# Show me your sputnik.



## Ashby Loft (Aug 31, 2007)

I think I am going to build sputnik traps for my new loft. Looking for some ideas or inspiration. 

Show me your sputniks.


----------



## Wayne Johnson (Oct 1, 2010)

I finally incorporated it into a portable convertable trap with settling cage on top. It is a self teaching trap. I feed the birds in it every day and they have learned to go throught the two 4" openings easily. Do a search for Sputnic and you will see a rendering of a cat resistent version made of wood.


----------



## First To Hatch (Jul 19, 2009)

I wouldn't do a sputnik, I notice that the birds don't trap in as easy as just walking through bobs, they don't like jumping down.


----------



## almondman (Aug 22, 2009)

What is the idea behind Sputnik traps(?), I ask, feeling stupid.


----------



## Wayne Johnson (Oct 1, 2010)

The birds don't hesitate as much as going through bobs. It also provides a small outdoor aviary. My wire version is more inspired rather than a strict version of one. Mine is sideways. Real Sputnik often open directly into the lift. The birds are dropping through the trap right into the loft.


----------



## almondman (Aug 22, 2009)

Thanks for responding!


----------



## pigeon is fun (Sep 6, 2010)

For me, my birds liked the drop trap better than the bob.


----------



## GaryWCo (Apr 19, 2011)

*Here is my HABRU Sputnik*

Here is mine. I puchased it from Holland. It is specifically designed to accomodate a two (2) field Unikon antenna under the landing board. Not shown...under the wire bottom is a slide out board for settling young birds.
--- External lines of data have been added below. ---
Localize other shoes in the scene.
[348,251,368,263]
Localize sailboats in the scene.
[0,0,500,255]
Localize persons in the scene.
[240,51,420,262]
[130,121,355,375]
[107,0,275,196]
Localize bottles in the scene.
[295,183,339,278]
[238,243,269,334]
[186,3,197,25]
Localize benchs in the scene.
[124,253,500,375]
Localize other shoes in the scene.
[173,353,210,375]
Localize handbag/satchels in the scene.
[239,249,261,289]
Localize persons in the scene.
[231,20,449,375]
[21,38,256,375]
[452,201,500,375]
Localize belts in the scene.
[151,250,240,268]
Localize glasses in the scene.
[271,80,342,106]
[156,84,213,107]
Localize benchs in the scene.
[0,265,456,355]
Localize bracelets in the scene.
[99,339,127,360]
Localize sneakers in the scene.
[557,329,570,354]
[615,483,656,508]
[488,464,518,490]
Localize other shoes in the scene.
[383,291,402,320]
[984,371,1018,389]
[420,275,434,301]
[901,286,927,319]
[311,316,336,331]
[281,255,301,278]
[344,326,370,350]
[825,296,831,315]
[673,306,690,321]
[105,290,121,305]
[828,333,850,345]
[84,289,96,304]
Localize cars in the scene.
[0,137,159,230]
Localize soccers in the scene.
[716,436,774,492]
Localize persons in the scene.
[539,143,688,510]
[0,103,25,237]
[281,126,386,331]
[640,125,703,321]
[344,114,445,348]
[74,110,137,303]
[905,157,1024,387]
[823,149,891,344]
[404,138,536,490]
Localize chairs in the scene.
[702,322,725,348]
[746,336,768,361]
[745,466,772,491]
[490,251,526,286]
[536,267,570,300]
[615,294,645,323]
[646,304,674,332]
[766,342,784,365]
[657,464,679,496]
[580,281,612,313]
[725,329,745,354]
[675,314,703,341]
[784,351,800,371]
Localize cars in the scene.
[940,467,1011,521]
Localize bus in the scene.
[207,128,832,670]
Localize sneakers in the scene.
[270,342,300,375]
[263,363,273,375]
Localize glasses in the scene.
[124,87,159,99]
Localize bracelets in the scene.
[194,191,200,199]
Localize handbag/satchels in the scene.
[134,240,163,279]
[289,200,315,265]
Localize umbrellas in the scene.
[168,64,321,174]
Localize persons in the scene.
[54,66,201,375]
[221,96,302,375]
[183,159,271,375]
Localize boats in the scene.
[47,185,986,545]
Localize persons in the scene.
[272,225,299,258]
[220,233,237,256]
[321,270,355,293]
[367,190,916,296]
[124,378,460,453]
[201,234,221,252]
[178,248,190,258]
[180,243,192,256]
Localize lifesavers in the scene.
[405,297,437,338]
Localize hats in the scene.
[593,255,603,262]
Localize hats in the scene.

They make all models with all sorts of different accessories. If you want a brochure, send my your name and address and I'll drop it in the mail.

Gary Walker, Denver


----------



## Wayne Johnson (Oct 1, 2010)

You can see how open it is. The birds must show very little hesitency to go through the openings into the loft.


----------



## raftree3 (Oct 16, 2010)

I built a version which is 12 feet long and the bottom is 3'6. Its divided into two sections with a shared loft entrance. Works pretty well and makes a decent avairy and settleing area. Has a drop trap on each end pretty much like the commercial sputniks. I've got the loft entrance rigged with a cord and pulley system so I can let birds in and out from outside the loft.


----------